Anstellian Tundra Flowers (Andromeda: The Fair Unknown); ,Ardosian orchids (Deep Space 9: Broken Link); Arum Lily (Lexx: Twilight );
Bluebell (Stardust);Blue Flower (A Wrinkle in Time/Batman Begins/Scanner Darkly); Bouquet (Torchwood: Adam);
Chrysanthemums, yellow (Doctor Who: Rise of the Cybermen); Crystillia (Star Trek: The Next Generation: In Theory );
Daisy (Farscape: John Quixote/ Deep Space 9: Past Tense/ The Invaders: The Possessed/seaQuest DSV When We Dead Awaken); Dandelion Clock (Journey to the Centre of the Earth 2009);
Gardenia (white) (Stargate SG1: Memento Mori) ;
Irises (Smallville: Reaper ); Iris, yellow (Doctor Who: The Unicorn and the Wasp );
Lilac (Deep Space 9: Trials and Tribble-ations); Lilies, pink (Earth Final Conflict: In Memory);
Muktok (Star Trek: The Next Generation: Ménage a Troi); Mustard Plant (Beware!
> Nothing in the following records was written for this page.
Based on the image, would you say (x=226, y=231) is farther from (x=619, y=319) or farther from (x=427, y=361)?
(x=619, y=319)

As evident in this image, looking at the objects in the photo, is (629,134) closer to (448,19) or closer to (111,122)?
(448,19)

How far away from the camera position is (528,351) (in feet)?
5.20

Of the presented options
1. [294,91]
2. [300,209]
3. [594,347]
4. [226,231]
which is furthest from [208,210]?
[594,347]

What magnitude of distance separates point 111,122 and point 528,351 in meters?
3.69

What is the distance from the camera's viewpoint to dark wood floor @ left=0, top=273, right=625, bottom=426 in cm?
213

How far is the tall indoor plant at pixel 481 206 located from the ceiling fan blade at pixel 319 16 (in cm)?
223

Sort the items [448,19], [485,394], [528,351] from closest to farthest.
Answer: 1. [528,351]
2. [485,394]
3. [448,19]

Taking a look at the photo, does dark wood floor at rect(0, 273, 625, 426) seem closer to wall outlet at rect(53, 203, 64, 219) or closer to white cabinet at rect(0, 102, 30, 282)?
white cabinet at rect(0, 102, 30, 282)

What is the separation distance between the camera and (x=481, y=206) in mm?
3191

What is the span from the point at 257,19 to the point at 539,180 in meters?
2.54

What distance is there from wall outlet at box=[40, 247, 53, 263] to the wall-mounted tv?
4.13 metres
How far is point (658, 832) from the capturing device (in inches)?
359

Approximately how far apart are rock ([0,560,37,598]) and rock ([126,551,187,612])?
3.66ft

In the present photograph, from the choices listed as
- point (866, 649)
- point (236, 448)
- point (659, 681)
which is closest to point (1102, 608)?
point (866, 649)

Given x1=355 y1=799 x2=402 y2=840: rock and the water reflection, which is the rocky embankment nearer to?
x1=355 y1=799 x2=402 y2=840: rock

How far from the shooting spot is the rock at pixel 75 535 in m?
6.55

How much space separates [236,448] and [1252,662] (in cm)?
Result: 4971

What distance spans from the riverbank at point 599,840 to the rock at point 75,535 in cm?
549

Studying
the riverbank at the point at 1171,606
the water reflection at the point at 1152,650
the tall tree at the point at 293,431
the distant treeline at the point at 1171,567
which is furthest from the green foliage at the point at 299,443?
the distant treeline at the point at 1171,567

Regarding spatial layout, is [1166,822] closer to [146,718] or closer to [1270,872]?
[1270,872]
The Blob);
Orchid (Earth Final Conflict: Truth);
Paper roses (SQDSV alone ); Pericules (Star Trek: The Next Generation: Ménage a Troi);
Rose (Jericho: Condor ); Rose, white (Smallville: Reaper / Doctor Who: Daleks in Manhattan/ Stargate SG1 Memento Mori/ Star Trek: The Next Generation :The Host);
Snowdrop(Stardust);
Tulips (Smallville: Pilot/ Shimmer);
Zainias (Star Trek: The Next Generation: The Nth Degree ); Zan Pericula (Star Trek: The Next Generation: Ménage a Troi)
And wherever you are in a TV series, film, game , novel or graphic novel: DON’T GO NEAR THE VINES! They’re always out to get you!